* **Text section**
+++

No sense of humor. What a place.


----------



## Aronnax (Nov 7, 2013)

Stone Bridge said:


> Earnie, the best hybrid is a recurve.
> 
> I hate hybrid longbows. Either shoot a straight-limb longbow with it's mediocre cast, or choose the better option - a modern recurve. The hybrid leaves me cold. Not a longbow and not a recurve. I'll get killed for these comments but I'm willing to die if it saves one member from using a hybrid. LOL


Haha! I've been just engaging in a discussion arguing the opposite over on another forum...

Most modern recurves only advantage over a modern r/d longbow is it's ability to have it's limbs twist if handled improperly. I say that a little tongue in cheek- but if speed is what you are after and take a look at real data, the performance difference between the hybrid longbow and an ordinary, run of the mill, recurve, is more dictated by what the bowyer does, not the shape of the limb tips.

The only true high performance recurve that I'm currently aware of is made by Borders. 

As for high performance r/d longbows, judging by published data, Dryad and A&H archery come to mind (if you have deep pockets, anyway)

Compare these two-
hybrid longbow- http://www.archeryreports.com/index...em/ah-archery-acs-cx-copy.html?category_id=77
Modern ILF recurve- http://www.archeryreports.com/index...r-carbon-extreme-bf-limbs.html?category_id=88

I know, I know, different tools for different jobs, but the OP was just asking about speed.

BM


----------



## Aronnax (Nov 7, 2013)

To add- the OP is also asking for quality bows.

Now, there are many "lower" quality, $100, and sometimes lower, recurve options. Not that they are bad, but they are not without occasional failures. But I would like to ask the opposite, does anyone know of any "poor" quality bows? Especially makers of 1pc wooden bows? It is hard to find very many hybrids in the sub $300 price range...

BM


----------



## Thin Man (Feb 18, 2012)

Here's a starting point for you. 

Larry Hatfield, longtime bow designer for Martin, has recently stated that his design on the 66" Viper/(aka Venom) longbow is his favorite, and one of the best shooters of this design he has encountered. He set several flight records with this bow. He also wrote that he had narrowed down his Martin bow collection to (if I remember correctly) about three of the Viper/Venoms and one Hatfield Takedown recurve. 

Recently out of production, but used will be out there.

+++

* **Extracted records**

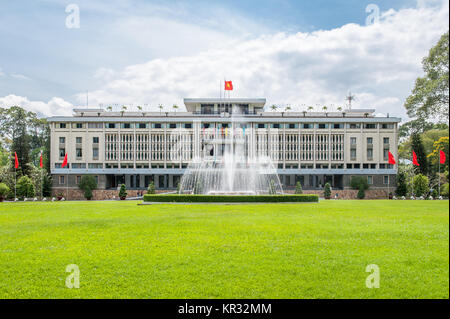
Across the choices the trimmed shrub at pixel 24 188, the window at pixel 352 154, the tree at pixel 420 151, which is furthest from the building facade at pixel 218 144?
the trimmed shrub at pixel 24 188

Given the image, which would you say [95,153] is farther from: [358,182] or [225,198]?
[358,182]

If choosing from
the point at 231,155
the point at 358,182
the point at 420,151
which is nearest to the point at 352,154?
the point at 358,182

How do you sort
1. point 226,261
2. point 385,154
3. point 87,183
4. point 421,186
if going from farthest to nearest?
point 385,154 → point 87,183 → point 421,186 → point 226,261

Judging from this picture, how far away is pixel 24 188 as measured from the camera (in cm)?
4581

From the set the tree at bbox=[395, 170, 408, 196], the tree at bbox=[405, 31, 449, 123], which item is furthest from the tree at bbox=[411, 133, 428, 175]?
the tree at bbox=[405, 31, 449, 123]

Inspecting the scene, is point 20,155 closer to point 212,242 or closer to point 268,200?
point 268,200

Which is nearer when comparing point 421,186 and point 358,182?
point 421,186

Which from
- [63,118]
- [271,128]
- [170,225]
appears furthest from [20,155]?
[170,225]

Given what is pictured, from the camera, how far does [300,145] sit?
194 feet

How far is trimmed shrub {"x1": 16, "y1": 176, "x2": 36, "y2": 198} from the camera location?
150ft

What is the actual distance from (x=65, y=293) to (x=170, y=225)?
8207 millimetres

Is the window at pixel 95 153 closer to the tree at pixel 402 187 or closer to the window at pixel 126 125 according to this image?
the window at pixel 126 125

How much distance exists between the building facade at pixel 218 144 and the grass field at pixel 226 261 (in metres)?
45.8

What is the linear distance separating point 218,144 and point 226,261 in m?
51.8
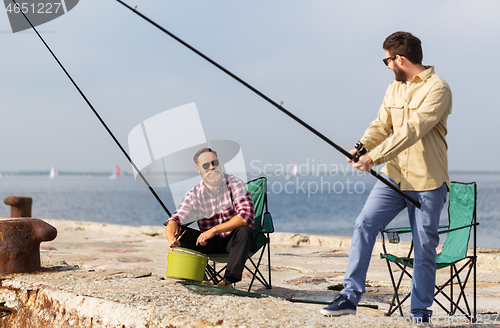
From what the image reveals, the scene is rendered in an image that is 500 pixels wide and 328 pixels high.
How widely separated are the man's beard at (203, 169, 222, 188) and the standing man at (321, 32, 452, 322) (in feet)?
3.94

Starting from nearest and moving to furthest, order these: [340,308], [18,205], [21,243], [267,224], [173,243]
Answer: [340,308], [173,243], [21,243], [267,224], [18,205]

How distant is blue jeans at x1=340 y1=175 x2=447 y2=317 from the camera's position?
2252 mm

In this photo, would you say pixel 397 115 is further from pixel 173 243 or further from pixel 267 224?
pixel 173 243

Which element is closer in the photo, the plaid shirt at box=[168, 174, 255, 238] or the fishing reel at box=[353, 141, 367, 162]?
the fishing reel at box=[353, 141, 367, 162]

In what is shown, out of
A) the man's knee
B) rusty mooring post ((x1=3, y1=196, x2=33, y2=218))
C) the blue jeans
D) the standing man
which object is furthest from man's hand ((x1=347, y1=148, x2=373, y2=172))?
rusty mooring post ((x1=3, y1=196, x2=33, y2=218))

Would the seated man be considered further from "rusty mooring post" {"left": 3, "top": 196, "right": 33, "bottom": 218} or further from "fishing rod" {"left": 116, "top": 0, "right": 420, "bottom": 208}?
"rusty mooring post" {"left": 3, "top": 196, "right": 33, "bottom": 218}

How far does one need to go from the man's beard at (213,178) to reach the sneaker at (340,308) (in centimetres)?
134

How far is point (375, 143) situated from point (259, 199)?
150cm

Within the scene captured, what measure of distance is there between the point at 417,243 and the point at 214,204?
1.45m

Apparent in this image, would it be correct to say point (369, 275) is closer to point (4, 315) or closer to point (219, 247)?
point (219, 247)

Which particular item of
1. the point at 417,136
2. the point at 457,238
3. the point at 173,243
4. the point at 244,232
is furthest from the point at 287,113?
the point at 457,238

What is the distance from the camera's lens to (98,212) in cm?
3462

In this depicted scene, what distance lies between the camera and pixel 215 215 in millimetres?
3219

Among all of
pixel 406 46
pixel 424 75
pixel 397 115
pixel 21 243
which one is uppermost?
pixel 406 46
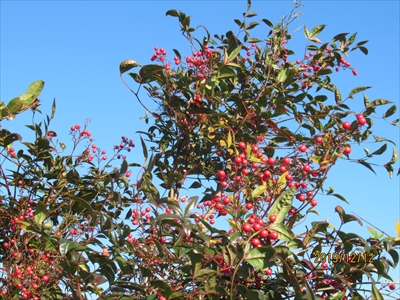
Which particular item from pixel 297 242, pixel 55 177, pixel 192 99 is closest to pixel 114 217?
pixel 55 177

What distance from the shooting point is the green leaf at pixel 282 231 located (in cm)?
195

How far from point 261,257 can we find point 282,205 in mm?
243

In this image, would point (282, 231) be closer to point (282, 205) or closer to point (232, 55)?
point (282, 205)

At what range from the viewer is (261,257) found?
193 centimetres

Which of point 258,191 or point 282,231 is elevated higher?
point 258,191

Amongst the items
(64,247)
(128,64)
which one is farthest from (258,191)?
(128,64)

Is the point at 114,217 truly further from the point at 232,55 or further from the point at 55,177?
the point at 232,55

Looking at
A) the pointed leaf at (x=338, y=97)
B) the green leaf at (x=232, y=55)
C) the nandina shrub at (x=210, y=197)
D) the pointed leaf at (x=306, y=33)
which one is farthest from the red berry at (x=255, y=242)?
the pointed leaf at (x=306, y=33)

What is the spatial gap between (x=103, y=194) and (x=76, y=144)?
44 cm

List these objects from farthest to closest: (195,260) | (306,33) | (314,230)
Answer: (306,33) < (314,230) < (195,260)

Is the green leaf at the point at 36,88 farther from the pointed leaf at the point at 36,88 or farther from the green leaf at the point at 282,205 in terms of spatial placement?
the green leaf at the point at 282,205

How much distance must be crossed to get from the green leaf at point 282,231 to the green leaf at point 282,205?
0.14 ft

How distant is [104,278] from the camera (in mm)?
2213

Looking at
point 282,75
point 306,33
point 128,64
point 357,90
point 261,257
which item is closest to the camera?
point 261,257
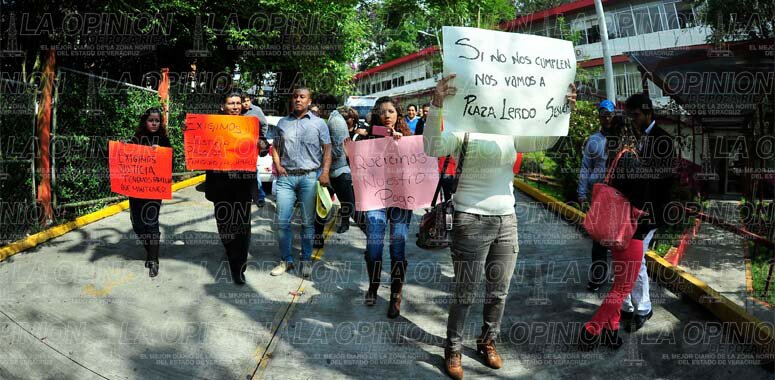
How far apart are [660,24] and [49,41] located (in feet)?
87.8

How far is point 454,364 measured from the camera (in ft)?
12.6

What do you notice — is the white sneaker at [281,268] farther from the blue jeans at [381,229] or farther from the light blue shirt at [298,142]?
the blue jeans at [381,229]

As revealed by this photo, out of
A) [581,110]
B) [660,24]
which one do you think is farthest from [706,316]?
[660,24]

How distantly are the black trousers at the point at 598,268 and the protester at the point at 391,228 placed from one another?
1998 millimetres

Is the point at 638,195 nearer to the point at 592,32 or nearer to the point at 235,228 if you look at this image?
the point at 235,228

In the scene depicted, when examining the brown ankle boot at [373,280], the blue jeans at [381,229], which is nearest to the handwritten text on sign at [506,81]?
the blue jeans at [381,229]

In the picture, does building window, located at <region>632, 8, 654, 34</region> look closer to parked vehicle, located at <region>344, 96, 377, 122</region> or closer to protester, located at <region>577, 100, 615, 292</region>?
parked vehicle, located at <region>344, 96, 377, 122</region>

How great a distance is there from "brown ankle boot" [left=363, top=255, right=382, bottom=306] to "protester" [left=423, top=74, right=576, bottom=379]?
141 centimetres

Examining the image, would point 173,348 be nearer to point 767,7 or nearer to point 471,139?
point 471,139

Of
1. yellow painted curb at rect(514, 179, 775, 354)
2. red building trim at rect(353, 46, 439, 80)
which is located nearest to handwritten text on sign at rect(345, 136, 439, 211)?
yellow painted curb at rect(514, 179, 775, 354)

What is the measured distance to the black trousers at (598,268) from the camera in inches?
215

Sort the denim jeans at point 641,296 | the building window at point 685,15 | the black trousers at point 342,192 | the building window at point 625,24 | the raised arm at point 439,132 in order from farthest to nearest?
1. the building window at point 625,24
2. the building window at point 685,15
3. the black trousers at point 342,192
4. the denim jeans at point 641,296
5. the raised arm at point 439,132

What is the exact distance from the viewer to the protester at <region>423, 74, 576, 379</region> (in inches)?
143

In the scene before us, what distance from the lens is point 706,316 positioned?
15.6 feet
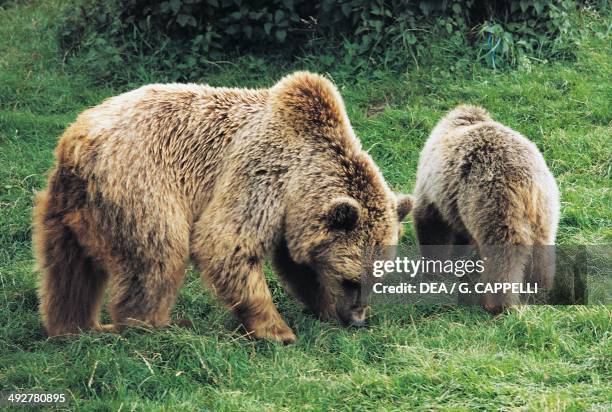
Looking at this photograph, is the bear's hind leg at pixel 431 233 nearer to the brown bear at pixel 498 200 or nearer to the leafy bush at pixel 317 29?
the brown bear at pixel 498 200

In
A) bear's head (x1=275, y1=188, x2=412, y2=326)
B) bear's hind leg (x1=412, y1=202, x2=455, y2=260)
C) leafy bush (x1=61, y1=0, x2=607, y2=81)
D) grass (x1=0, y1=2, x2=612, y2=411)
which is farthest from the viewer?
leafy bush (x1=61, y1=0, x2=607, y2=81)

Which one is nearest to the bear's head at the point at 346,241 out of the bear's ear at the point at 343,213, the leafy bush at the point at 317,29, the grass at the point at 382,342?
the bear's ear at the point at 343,213

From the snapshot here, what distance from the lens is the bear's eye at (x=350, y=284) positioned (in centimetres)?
582

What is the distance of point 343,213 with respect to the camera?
564 cm

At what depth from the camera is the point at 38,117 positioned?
8.84m

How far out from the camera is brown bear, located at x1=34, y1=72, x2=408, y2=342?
5.62 metres

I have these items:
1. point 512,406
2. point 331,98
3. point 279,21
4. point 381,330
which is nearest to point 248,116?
point 331,98

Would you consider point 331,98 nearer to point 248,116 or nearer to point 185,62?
point 248,116

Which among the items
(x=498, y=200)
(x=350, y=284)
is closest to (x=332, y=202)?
(x=350, y=284)

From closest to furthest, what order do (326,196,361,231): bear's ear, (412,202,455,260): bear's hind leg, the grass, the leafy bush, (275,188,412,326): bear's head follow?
the grass < (326,196,361,231): bear's ear < (275,188,412,326): bear's head < (412,202,455,260): bear's hind leg < the leafy bush

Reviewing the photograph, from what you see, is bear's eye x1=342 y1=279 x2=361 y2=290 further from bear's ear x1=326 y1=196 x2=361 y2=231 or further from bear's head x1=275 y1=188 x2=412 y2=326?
bear's ear x1=326 y1=196 x2=361 y2=231

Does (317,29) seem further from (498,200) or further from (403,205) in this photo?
(498,200)

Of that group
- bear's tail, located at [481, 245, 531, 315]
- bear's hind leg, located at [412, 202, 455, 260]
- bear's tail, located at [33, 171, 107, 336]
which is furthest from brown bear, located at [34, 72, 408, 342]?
bear's hind leg, located at [412, 202, 455, 260]

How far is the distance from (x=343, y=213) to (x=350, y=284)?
1.62 feet
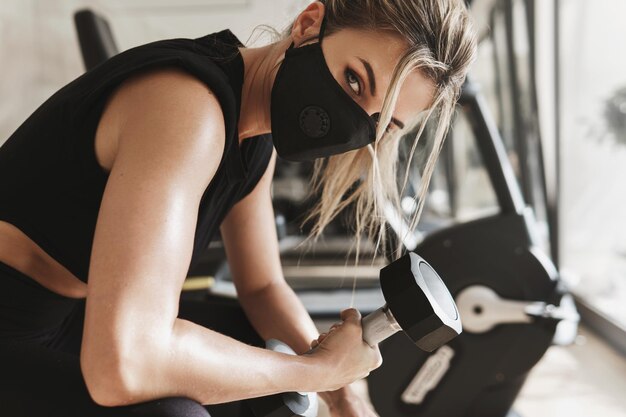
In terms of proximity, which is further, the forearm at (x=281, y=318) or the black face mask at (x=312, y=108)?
the forearm at (x=281, y=318)

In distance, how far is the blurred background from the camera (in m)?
2.37

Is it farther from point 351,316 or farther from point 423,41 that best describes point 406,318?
point 423,41

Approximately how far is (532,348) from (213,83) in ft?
4.21

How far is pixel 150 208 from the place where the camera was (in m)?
0.71

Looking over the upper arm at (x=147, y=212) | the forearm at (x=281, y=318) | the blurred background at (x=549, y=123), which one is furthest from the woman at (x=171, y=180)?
the blurred background at (x=549, y=123)

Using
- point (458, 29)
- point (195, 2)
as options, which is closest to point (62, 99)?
point (458, 29)

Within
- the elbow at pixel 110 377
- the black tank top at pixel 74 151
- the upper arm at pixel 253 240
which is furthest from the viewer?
the upper arm at pixel 253 240

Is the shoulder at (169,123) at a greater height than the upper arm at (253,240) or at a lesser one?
greater

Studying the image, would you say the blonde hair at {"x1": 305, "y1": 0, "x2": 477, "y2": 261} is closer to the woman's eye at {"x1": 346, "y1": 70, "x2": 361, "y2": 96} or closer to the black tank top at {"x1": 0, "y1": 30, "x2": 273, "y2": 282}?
the woman's eye at {"x1": 346, "y1": 70, "x2": 361, "y2": 96}

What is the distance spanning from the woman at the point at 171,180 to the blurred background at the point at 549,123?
115cm

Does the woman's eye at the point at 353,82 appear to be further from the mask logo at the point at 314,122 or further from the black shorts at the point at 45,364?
the black shorts at the point at 45,364

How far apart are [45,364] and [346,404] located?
56cm

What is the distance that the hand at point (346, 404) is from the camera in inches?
43.8

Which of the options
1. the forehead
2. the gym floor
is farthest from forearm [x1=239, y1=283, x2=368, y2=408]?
the gym floor
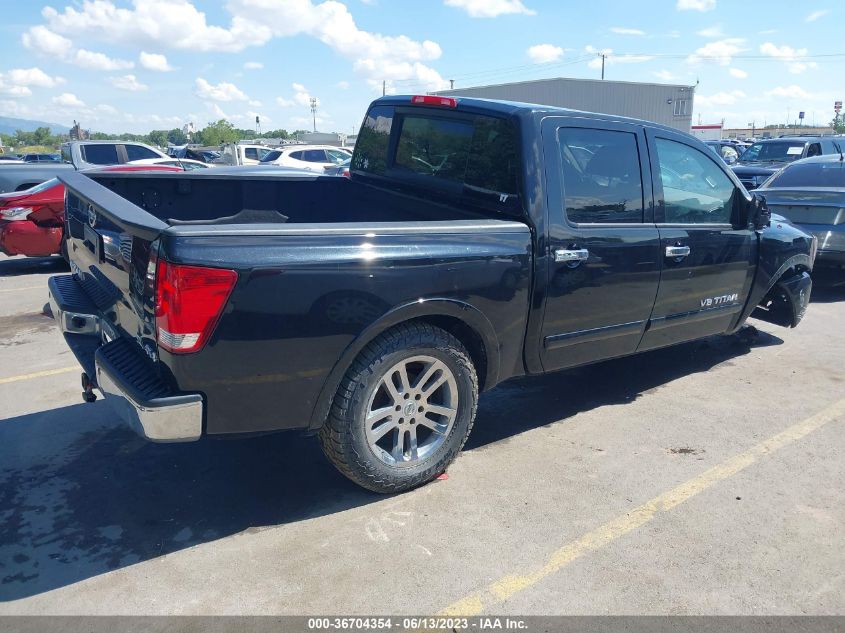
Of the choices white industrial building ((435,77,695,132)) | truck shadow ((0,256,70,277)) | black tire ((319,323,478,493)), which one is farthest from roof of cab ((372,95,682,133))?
white industrial building ((435,77,695,132))

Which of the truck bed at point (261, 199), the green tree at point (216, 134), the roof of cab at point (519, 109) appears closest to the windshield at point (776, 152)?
the roof of cab at point (519, 109)

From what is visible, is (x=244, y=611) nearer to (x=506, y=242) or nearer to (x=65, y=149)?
(x=506, y=242)

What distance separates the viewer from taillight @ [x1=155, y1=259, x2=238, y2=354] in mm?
2645

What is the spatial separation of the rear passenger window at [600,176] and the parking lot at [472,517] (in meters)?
1.38

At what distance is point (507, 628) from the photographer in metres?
2.61

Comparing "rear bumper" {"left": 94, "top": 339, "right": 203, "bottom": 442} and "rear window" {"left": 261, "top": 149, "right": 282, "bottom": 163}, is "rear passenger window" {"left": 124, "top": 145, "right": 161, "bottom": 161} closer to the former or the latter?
"rear window" {"left": 261, "top": 149, "right": 282, "bottom": 163}

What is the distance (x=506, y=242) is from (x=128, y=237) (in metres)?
1.80

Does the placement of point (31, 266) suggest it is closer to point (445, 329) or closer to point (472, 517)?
point (445, 329)

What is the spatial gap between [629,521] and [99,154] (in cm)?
1586

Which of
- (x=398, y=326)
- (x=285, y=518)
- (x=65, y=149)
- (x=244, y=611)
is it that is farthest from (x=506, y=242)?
(x=65, y=149)

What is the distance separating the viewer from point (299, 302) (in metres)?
2.85

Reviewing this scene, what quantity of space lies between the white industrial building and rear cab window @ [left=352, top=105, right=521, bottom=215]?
3746 cm

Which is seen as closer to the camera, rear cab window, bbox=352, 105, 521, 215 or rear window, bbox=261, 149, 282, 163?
rear cab window, bbox=352, 105, 521, 215

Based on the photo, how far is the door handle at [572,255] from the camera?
3.75 m
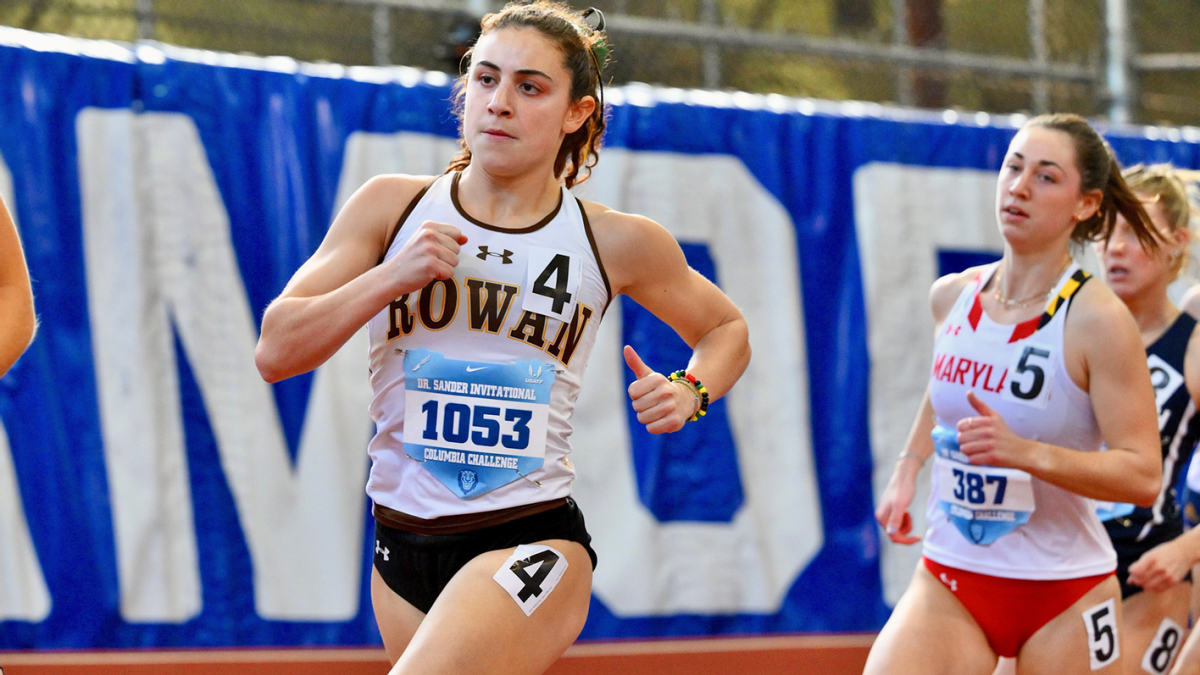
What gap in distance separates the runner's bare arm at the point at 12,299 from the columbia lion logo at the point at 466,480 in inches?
33.0

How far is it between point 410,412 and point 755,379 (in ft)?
10.6

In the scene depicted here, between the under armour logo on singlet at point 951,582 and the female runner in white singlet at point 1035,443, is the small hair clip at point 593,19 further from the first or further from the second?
the under armour logo on singlet at point 951,582

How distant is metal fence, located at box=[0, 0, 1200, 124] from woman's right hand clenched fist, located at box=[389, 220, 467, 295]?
3.39m

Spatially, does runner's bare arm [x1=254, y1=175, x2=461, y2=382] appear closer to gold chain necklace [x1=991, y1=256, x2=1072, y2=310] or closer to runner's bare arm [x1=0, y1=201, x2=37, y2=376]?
runner's bare arm [x1=0, y1=201, x2=37, y2=376]

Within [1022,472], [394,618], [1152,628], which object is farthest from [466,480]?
[1152,628]

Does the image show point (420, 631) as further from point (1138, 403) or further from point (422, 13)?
point (422, 13)

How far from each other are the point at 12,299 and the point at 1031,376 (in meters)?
2.33

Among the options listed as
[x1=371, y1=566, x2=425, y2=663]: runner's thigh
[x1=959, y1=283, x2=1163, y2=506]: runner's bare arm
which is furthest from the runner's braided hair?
[x1=371, y1=566, x2=425, y2=663]: runner's thigh

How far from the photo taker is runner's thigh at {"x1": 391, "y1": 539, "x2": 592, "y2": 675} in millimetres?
2121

+++

* **Do this**
Summarize the archery forum thread above in two sentences.

* **Solution for this problem**
Replying to a claim that the best hybrid is a recurve, one poster argues that the performance difference between a hybrid longbow and an ordinary recurve depends more on the bowyer than on the shape of the limb tips. He names Borders as the only true high-performance recurve maker he knows of and Dryad and A&H Archery for high-performance longbows, and he notes that hybrids under $300 are hard to find, while another poster recommends the 66" Martin Viper (also called Venom) longbow, which designer Larry Hatfield has called his favorite and with which he set several flight records.